Reproduce everything from the line containing "How much distance" down to the line containing "9316 centimetres", substituting "plowed furrow" for "crop row" and keeping all else unchanged. Return only those lines.

==*==

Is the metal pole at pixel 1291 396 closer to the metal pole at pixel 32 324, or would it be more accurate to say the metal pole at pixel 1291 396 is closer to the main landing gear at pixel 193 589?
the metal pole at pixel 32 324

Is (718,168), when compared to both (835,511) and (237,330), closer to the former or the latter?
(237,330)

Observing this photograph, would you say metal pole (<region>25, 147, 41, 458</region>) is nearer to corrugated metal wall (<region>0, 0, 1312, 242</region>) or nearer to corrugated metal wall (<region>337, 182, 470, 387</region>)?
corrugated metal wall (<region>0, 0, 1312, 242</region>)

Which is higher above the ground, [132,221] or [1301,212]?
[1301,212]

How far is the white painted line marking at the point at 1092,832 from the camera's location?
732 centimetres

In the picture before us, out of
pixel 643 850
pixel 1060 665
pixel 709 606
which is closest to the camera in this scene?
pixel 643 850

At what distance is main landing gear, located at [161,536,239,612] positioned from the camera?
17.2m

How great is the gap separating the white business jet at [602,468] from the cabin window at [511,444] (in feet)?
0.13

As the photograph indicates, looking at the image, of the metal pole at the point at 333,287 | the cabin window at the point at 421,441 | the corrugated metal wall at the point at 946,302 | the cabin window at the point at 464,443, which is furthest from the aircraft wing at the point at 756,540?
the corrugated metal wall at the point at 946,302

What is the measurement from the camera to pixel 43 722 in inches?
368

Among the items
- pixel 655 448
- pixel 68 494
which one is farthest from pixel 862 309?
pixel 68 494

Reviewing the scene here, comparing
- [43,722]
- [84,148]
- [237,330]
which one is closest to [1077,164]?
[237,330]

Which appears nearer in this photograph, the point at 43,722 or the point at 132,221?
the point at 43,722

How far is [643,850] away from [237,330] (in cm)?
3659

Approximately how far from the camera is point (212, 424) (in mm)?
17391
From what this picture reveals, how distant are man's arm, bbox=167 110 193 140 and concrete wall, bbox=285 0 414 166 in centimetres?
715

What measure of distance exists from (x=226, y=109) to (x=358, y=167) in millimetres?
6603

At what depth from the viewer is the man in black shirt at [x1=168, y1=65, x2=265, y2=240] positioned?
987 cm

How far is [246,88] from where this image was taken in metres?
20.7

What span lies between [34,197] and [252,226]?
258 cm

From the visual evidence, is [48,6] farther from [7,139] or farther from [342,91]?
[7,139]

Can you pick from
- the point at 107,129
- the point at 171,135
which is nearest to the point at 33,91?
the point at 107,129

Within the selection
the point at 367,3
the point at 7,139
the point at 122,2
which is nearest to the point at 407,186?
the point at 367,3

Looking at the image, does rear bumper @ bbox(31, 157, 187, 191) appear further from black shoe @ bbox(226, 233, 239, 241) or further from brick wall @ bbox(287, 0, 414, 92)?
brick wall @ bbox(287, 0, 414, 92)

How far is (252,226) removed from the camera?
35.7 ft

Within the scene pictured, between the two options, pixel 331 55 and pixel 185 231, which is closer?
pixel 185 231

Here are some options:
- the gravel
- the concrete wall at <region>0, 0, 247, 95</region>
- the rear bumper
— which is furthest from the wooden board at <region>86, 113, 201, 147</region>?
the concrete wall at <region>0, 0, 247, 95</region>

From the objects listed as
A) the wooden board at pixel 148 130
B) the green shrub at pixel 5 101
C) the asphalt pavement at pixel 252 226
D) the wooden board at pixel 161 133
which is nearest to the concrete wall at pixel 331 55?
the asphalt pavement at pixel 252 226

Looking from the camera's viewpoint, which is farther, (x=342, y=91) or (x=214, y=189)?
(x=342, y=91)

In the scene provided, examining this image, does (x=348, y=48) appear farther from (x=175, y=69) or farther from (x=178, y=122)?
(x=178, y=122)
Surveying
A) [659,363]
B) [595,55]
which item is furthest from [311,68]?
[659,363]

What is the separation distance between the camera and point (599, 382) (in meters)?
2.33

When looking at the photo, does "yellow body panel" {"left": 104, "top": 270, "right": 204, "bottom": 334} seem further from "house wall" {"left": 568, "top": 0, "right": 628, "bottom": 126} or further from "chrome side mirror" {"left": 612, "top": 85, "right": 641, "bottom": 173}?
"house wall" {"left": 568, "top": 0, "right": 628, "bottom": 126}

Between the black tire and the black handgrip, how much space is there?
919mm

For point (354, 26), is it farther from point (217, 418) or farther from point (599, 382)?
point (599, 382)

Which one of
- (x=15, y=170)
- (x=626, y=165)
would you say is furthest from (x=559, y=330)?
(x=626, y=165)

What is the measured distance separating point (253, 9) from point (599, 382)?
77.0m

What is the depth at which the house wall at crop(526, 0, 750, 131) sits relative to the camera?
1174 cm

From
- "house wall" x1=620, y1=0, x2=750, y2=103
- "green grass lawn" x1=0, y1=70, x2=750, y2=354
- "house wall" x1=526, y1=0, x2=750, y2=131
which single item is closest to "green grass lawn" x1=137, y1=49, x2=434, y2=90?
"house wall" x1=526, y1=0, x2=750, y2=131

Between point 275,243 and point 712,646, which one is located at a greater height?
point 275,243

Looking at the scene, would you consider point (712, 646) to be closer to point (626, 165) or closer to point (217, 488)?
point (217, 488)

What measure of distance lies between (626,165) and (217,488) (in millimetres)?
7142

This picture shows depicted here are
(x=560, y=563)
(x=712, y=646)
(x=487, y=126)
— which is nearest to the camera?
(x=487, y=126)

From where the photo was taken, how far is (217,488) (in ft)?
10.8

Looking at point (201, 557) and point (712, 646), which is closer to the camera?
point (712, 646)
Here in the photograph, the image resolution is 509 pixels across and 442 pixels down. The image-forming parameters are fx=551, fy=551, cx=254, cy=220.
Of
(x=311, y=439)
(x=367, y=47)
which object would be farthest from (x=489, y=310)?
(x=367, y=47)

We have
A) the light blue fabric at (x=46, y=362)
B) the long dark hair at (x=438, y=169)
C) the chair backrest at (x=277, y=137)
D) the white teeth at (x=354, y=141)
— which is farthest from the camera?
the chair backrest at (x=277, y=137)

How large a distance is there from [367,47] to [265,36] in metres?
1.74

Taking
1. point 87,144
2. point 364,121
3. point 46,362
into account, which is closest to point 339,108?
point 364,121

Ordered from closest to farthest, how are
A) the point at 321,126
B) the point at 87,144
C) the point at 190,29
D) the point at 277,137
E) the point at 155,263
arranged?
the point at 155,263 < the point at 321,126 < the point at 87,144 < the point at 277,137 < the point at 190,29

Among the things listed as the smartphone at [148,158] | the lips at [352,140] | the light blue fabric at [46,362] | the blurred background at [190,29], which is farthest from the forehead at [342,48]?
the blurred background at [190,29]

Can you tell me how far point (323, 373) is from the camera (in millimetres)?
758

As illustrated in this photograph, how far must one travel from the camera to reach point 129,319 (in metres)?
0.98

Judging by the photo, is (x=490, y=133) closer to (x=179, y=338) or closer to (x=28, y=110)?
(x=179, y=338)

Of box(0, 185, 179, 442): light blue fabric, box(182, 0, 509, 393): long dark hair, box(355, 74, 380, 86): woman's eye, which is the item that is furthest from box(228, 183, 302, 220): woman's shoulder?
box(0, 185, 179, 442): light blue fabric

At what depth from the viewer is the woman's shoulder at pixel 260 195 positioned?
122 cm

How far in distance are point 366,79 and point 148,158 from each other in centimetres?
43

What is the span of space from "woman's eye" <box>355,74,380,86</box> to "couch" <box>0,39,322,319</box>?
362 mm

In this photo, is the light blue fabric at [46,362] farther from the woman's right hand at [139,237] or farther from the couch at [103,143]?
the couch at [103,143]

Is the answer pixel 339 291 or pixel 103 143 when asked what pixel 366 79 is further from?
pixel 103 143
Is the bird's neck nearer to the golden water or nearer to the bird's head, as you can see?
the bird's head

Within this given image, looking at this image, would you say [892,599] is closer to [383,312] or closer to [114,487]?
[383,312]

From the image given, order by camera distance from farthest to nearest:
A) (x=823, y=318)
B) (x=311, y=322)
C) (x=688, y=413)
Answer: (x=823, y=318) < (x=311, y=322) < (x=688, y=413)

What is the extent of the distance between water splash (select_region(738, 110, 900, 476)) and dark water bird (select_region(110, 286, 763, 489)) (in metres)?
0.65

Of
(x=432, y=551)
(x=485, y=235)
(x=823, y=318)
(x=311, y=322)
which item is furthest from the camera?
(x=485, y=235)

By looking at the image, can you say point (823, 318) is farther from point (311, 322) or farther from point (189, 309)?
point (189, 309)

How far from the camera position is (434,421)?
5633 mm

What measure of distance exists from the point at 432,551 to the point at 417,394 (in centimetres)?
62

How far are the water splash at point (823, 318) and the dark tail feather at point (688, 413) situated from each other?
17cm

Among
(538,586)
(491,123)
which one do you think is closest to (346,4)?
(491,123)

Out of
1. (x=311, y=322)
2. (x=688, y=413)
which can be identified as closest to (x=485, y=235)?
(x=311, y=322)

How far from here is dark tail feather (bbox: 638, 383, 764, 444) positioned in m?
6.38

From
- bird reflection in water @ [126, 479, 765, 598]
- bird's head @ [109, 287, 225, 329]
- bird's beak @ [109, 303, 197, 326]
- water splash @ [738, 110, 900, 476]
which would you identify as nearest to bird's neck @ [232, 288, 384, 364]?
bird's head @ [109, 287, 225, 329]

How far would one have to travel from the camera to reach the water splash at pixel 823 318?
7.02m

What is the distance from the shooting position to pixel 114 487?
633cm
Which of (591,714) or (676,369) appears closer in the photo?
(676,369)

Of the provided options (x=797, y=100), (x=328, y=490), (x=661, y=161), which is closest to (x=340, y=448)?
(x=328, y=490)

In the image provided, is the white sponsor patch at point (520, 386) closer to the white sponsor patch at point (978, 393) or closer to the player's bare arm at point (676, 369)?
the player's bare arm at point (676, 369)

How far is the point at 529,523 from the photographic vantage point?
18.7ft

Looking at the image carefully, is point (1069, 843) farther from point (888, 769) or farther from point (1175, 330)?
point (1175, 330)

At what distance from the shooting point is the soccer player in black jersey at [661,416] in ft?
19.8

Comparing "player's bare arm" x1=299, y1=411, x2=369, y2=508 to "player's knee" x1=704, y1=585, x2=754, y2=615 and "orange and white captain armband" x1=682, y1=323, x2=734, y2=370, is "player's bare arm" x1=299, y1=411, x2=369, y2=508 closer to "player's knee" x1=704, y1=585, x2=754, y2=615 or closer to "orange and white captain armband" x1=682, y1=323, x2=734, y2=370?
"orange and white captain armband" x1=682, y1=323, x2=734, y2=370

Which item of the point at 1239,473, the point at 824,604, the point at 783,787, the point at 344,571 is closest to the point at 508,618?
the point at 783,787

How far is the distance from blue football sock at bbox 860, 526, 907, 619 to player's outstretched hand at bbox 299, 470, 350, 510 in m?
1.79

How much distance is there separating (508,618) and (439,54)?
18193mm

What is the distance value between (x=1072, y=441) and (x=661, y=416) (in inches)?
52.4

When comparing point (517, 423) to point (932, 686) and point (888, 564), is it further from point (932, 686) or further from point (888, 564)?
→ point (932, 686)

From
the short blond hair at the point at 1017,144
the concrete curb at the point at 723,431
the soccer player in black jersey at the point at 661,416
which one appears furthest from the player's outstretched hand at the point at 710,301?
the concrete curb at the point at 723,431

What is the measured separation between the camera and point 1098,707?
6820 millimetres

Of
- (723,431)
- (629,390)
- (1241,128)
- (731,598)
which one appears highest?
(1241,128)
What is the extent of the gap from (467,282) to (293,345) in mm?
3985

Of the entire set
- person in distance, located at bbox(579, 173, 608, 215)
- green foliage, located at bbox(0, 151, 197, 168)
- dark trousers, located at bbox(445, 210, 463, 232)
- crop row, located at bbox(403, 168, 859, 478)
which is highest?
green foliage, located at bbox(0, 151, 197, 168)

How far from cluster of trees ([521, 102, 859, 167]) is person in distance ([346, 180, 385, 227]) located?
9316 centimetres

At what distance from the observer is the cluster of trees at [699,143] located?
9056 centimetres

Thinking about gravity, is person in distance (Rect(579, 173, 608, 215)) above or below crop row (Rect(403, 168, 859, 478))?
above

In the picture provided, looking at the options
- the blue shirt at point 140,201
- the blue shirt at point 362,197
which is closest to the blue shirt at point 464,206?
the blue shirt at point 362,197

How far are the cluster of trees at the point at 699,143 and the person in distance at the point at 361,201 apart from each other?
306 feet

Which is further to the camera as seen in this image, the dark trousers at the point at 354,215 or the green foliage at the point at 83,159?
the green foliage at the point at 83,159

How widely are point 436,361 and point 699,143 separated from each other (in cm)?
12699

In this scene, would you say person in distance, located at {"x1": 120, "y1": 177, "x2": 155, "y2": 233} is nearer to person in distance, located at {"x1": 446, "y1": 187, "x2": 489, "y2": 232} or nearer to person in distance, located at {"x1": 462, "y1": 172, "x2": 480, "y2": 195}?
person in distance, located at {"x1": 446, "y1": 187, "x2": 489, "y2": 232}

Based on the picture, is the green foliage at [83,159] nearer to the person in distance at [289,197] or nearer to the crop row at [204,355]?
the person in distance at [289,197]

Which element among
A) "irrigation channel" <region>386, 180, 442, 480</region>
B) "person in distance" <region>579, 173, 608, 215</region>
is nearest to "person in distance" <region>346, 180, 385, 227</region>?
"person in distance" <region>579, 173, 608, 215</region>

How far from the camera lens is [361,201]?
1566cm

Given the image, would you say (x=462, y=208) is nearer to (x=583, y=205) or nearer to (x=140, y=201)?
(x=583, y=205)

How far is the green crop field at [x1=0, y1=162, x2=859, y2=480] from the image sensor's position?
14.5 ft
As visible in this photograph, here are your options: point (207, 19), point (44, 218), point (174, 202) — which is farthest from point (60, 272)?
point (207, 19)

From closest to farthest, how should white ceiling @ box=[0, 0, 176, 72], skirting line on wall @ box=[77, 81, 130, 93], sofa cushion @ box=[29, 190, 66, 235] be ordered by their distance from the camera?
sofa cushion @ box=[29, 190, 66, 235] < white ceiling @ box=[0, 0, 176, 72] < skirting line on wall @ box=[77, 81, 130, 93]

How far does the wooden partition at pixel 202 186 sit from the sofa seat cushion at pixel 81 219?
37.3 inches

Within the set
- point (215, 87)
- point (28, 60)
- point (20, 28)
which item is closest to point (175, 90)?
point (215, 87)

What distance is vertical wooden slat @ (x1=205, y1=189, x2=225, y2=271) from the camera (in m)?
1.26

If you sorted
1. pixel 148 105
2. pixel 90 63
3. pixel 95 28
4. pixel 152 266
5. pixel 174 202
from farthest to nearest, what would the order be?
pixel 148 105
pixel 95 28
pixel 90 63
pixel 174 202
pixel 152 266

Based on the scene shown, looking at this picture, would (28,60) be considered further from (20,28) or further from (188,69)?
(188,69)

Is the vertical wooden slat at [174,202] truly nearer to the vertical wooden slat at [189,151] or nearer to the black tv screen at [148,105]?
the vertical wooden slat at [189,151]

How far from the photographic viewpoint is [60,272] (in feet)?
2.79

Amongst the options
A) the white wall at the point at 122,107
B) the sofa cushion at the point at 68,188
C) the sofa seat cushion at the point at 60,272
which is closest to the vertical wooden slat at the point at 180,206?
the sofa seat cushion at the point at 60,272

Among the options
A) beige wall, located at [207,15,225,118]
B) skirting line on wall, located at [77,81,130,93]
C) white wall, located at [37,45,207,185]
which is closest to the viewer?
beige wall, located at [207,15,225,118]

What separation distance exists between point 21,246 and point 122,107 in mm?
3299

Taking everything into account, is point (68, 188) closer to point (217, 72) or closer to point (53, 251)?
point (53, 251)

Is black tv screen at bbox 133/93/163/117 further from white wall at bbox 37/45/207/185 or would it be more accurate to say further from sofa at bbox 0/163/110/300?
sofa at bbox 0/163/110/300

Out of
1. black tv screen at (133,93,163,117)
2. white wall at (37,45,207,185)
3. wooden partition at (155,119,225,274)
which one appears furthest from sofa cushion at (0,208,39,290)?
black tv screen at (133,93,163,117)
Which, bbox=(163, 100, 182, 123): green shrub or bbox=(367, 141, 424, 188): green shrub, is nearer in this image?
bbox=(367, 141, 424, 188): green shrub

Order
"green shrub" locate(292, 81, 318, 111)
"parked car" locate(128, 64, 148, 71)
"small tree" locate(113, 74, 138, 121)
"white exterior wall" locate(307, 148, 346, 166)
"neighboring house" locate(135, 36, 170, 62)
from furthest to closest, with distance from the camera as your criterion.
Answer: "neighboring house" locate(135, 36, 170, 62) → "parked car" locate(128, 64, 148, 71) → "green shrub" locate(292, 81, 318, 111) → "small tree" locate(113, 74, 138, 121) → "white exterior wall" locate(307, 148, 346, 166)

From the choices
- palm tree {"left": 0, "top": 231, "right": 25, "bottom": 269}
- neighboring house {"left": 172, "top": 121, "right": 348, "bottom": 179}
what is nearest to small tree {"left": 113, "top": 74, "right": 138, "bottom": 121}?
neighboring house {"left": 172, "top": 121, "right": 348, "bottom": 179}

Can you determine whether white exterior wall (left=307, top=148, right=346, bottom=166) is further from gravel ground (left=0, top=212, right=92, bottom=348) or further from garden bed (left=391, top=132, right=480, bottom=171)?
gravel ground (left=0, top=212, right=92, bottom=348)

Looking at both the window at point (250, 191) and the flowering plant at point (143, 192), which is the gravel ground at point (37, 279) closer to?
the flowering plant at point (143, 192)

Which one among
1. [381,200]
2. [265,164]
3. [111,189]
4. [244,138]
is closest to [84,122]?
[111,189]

==*==

Solution to this task:
How much distance is there separating (508,618) and (439,54)?
18193mm

What is the distance value between (x=1072, y=441) and (x=661, y=416) (in inches)?
52.4

When comparing point (517, 423) to point (932, 686) and point (888, 564), is it further from point (932, 686) or further from point (888, 564)?
→ point (932, 686)

From
the short blond hair at the point at 1017,144
the concrete curb at the point at 723,431
the soccer player in black jersey at the point at 661,416
which one appears furthest from the player's outstretched hand at the point at 710,301?
the concrete curb at the point at 723,431

What is the measured separation between the camera and point 1098,707?
6820 millimetres

Of
- (723,431)
- (629,390)
- (1241,128)
- (731,598)
which one appears highest?
(1241,128)
What is the extent of the gap from (467,282) to (293,345) in mm?
3985

Of the entire set
- person in distance, located at bbox(579, 173, 608, 215)
- green foliage, located at bbox(0, 151, 197, 168)
- dark trousers, located at bbox(445, 210, 463, 232)
- plowed furrow, located at bbox(403, 168, 859, 478)
which is highest?
green foliage, located at bbox(0, 151, 197, 168)

How far from cluster of trees ([521, 102, 859, 167]) is person in distance ([346, 180, 385, 227]) located?
9316 centimetres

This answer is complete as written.